We agreed that when our time came we would be cremated and I thought carrying around a tiny urn with ashes would be morbid. Now I wish I had gotten it. We had planned to go to towns we hadn't been to before and maybe have lunch there, even though he had been there and simply didn't remember. I just learned to say okay, where would you like to go when we could. If I had the tiny urn I could go to those towns and "take him with me". I suppose this is God's way of opening my eyes to the way others grieve even if they know their loved ones are with Jesus. I always thought it silly to visit someone's grave because their spirit was no longer there, one way or the other. Now I find myself spending a lot of time at my husband's grave and "talking with him', much like others do. I change out the flowers, sit and talk to him, feel close to him there. Now I very much understand why loved ones visit graves. It is bittersweet, but it brings a certain amount of comfort as my husband was on a ventilator and mostly unresponsive for a month. I can still talk to him and feel like he still hears me. The thing I miss most is his voice. 

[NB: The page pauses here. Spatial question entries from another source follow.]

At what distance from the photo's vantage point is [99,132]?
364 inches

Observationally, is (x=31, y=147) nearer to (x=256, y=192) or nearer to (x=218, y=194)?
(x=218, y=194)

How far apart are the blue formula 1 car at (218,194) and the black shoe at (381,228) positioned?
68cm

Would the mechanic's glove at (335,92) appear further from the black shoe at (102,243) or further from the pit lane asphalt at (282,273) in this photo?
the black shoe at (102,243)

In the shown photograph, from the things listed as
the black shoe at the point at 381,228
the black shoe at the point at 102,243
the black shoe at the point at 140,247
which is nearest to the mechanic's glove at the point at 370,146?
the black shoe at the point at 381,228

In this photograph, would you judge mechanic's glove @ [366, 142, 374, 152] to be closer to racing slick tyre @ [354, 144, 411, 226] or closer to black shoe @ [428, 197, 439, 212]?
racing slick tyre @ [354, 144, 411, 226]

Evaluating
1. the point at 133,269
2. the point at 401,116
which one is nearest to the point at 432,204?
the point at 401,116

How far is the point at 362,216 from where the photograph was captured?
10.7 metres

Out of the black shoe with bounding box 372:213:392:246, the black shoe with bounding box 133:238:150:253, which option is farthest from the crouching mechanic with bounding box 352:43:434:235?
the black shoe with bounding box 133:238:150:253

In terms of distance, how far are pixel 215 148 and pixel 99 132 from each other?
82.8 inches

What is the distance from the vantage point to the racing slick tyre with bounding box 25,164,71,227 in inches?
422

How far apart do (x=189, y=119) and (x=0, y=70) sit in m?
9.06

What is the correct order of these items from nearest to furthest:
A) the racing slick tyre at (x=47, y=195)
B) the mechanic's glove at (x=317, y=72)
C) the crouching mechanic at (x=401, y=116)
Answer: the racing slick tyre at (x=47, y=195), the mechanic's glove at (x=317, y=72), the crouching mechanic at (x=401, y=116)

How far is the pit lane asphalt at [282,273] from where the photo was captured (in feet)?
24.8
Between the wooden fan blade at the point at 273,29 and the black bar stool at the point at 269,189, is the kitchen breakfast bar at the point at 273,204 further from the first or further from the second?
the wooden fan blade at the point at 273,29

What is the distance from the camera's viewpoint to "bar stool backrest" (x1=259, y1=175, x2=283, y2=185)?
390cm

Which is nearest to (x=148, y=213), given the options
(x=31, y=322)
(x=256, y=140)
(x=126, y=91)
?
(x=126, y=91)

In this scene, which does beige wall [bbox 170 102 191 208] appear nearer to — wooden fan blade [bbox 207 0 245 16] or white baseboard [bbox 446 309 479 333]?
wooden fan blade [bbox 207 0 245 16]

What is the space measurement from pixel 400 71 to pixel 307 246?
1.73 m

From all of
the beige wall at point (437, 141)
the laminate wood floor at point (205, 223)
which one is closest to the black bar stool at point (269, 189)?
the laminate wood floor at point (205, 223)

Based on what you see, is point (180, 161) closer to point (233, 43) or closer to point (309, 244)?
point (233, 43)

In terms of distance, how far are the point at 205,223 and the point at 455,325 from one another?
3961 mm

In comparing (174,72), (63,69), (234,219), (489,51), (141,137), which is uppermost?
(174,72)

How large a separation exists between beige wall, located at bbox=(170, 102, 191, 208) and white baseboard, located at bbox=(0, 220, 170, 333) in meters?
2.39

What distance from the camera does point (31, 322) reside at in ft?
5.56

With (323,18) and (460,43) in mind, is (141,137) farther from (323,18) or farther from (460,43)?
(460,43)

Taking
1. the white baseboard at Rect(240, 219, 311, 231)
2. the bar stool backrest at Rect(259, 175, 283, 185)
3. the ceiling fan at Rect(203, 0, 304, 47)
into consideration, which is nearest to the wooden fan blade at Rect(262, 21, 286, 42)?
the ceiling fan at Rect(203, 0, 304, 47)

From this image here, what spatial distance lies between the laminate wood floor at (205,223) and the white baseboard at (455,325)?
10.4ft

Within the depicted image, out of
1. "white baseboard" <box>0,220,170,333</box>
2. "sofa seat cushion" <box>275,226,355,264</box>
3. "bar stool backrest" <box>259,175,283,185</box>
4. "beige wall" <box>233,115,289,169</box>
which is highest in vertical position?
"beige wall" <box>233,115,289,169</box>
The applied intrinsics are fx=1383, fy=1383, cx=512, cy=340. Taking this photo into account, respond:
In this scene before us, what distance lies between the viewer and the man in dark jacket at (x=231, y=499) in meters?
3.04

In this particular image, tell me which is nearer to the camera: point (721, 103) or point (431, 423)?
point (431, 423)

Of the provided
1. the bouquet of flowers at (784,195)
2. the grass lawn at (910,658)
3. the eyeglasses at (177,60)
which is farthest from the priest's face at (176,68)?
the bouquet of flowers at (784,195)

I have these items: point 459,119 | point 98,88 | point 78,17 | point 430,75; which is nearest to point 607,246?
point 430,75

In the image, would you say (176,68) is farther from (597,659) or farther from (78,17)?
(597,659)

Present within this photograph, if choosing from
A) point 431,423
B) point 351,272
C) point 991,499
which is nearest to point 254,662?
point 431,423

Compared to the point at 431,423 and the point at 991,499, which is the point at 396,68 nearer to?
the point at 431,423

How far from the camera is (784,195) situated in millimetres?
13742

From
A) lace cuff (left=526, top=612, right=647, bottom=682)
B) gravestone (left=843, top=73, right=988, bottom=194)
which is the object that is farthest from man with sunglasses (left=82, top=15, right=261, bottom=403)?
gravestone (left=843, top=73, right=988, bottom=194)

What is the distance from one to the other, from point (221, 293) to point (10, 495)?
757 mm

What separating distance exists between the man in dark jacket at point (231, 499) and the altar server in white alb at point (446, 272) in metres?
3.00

I know God, my Father, will get me through this as He promises to do that. Most days I have to ask Him to help me through the day or I just stay around the house in my pajamas. Even as a Christ follower it is so very difficult to get through the grief because we are human beings with real emotions. After spending half of your life with someone it is a major, life-altering experience and it takes a lot of God's love and grace to just get through the day.